(Scene question records)
>>
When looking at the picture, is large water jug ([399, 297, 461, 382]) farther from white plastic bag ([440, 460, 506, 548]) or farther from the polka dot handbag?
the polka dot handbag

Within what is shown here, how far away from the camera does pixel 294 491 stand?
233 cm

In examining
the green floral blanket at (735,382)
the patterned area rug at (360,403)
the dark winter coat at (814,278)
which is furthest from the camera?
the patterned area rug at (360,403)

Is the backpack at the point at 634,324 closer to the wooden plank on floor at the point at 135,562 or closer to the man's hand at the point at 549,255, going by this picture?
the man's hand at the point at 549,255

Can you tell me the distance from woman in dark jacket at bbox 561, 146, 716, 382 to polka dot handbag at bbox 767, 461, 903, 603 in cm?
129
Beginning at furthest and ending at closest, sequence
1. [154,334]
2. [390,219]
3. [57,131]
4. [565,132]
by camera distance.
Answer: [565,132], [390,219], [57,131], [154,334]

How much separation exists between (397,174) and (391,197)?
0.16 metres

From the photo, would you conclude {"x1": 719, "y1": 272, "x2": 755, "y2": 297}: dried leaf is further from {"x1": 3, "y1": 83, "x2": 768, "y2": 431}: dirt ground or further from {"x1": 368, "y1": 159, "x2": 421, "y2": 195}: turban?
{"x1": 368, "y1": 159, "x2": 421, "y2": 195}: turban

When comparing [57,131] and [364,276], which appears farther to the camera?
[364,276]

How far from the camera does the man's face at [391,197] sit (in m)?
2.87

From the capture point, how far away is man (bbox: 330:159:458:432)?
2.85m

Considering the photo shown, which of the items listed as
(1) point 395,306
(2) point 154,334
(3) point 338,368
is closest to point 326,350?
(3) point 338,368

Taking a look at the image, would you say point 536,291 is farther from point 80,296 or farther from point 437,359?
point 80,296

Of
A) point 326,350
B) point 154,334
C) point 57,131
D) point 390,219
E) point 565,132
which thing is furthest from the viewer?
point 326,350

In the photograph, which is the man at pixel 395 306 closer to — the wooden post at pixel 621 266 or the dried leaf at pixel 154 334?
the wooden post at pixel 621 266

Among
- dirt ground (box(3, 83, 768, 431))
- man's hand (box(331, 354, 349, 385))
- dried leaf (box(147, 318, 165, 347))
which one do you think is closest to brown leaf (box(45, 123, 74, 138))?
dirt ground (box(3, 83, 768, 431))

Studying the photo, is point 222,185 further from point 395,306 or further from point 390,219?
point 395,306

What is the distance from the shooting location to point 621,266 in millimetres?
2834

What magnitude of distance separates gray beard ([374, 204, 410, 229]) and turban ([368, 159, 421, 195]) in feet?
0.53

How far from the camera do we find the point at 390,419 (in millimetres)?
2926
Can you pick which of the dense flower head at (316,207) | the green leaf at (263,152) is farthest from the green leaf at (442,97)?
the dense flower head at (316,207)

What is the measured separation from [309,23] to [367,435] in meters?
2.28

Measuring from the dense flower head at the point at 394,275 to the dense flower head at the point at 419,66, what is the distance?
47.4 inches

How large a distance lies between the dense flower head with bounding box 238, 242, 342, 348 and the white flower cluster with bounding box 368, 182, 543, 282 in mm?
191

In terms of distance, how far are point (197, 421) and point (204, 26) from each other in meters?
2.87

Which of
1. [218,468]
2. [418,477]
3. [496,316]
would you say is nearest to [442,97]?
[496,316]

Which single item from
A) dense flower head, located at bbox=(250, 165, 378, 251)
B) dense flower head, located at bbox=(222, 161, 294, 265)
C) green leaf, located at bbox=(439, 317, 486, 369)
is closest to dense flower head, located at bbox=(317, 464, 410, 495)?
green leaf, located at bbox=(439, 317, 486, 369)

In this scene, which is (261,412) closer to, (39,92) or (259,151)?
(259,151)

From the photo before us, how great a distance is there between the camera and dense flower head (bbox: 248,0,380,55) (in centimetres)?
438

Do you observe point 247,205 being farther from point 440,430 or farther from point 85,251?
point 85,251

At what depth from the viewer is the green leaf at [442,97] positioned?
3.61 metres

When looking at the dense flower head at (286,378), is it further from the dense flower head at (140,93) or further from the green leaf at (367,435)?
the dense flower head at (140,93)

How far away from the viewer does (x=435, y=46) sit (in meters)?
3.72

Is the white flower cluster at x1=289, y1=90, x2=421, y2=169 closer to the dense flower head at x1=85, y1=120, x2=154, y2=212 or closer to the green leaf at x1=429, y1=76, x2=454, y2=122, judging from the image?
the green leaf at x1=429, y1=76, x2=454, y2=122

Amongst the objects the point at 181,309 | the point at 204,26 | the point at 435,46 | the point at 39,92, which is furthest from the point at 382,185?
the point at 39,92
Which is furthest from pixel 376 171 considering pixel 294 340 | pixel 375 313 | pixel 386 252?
<<
> **Goal of the exercise**
Write out the lines of the records as a numbered list, starting with the line that contains "What magnitude of" and going on through the line that contains "47.4 inches". Leave out any blank lines.

> **Output for this task**
1. What magnitude of distance separates gray beard ([374, 204, 410, 229]) and turban ([368, 159, 421, 195]) in feet?
2. 0.53
3. How far from the camera do we find the point at 390,419 (in millimetres)?
4. 2926
5. Can you pick which of the dense flower head at (316,207) | the green leaf at (263,152) is farthest from the green leaf at (442,97)?
6. the dense flower head at (316,207)
7. What is the measured separation from [309,23] to [367,435] in meters?
8. 2.28
9. Measuring from the dense flower head at the point at 394,275 to the dense flower head at the point at 419,66, what is the distance?
10. 47.4 inches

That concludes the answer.